- Opening Delimiter -

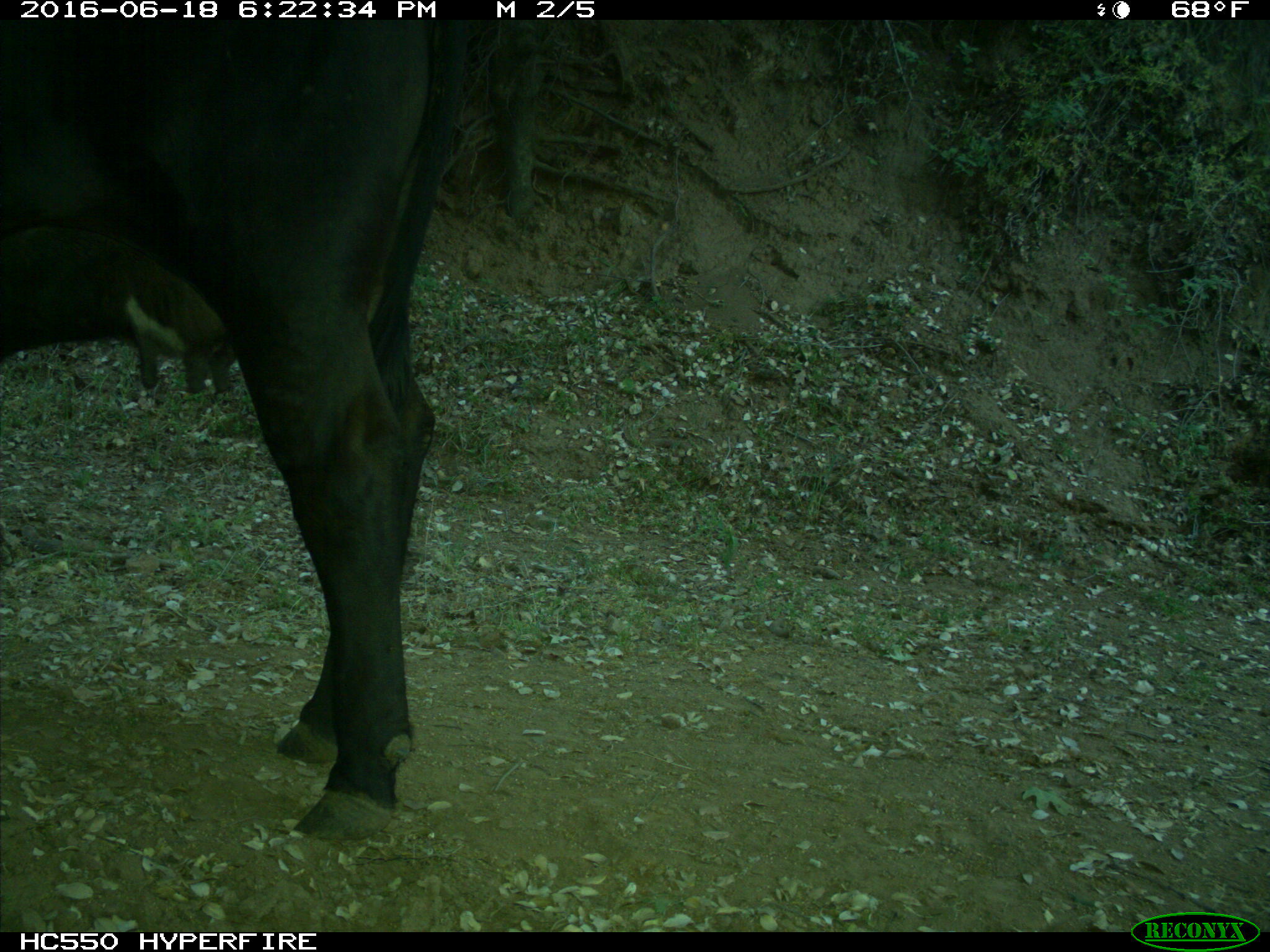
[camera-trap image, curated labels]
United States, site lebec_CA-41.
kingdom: Animalia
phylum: Chordata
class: Mammalia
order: Artiodactyla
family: Bovidae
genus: Bos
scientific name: Bos taurus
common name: domestic cow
Bos taurus (domestic cow).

- Closing Delimiter -

• Your objective
Print out the material word for word, omitting the pictures.

• Answer section
[camera-trap image, curated labels]
United States, site lebec_CA-41.
kingdom: Animalia
phylum: Chordata
class: Mammalia
order: Artiodactyla
family: Bovidae
genus: Bos
scientific name: Bos taurus
common name: domestic cow
Bos taurus (domestic cow).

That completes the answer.